The matte lipsticks are really pretty and so smooth ( we called it a " stretch " texture ) compared to the others ( M.A.C or Nars or even Chanel ). I agree, you need the 6 shades they're beautiful.


----------



## CartoonChic (Nov 11, 2012)

Dominique33 said:


> The matte lipsticks are really pretty and so smooth ( we called it a " stretch " texture ) compared to the others ( M.A.C or Nars or even Chanel ). I agree, you need the 6 shades they're beautiful.


	Ah, I was still *thinking* about getting the CP, but I think you've just pushed me over the edge. I've decided to go ahead and get them.


----------



## Ashleybubbles83 (Nov 18, 2012)

I've had my eye on spellbinding violet!


----------



## CartoonChic (Nov 18, 2012)

Ashleybubbles83 said:


> I've had my eye on spellbinding violet!

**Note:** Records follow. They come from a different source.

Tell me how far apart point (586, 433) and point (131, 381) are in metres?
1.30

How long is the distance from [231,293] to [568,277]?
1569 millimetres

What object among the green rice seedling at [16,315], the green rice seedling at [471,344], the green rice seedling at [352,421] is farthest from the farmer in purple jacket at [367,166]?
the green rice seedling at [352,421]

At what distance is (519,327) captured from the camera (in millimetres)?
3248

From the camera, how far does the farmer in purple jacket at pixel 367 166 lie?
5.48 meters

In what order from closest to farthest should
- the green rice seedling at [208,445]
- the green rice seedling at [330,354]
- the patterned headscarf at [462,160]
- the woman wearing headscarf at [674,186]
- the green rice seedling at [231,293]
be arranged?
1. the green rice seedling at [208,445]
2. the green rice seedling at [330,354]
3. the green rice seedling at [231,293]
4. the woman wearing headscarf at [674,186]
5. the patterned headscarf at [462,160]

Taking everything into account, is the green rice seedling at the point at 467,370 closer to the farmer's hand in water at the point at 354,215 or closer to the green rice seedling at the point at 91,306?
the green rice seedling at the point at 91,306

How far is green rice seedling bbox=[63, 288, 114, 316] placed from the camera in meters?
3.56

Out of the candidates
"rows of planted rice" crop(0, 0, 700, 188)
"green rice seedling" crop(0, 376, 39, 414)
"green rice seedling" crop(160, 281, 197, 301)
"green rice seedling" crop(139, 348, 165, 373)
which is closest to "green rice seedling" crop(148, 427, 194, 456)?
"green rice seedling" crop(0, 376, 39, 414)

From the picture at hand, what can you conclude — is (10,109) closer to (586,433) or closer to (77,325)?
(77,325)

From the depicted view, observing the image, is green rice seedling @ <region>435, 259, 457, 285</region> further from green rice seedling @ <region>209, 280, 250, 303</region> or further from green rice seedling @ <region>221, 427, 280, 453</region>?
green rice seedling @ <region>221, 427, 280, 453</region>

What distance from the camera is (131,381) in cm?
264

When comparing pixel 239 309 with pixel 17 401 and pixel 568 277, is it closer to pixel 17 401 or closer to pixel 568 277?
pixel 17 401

	That's a pretty color. It's a Rouge Volupté Perle formula. I'm not sure if it will work for me. I'll have to swatch it in person.


----------



## allthingsglam (Aug 9, 2013)

I just ordered 19 violet in rage it's absolutely gorgeous I swatched it but didnt buy today I finally placed my order can't wait to get.ysl lippies are fire love them


----------



## allthingsglam (Aug 12, 2013)

me wearing ysl shocking fushsia number 114 its a beautiful Summer color I love it


----------



## allthingsglam (Oct 13, 2013)

does anybody wear a lipliner with ysl  le fuchsia 07 lipstick?its very beautiful how can I tone the color down a bit.does it compares to candy yum yum I been waiting to get candy yy but I think these to may be similar


----------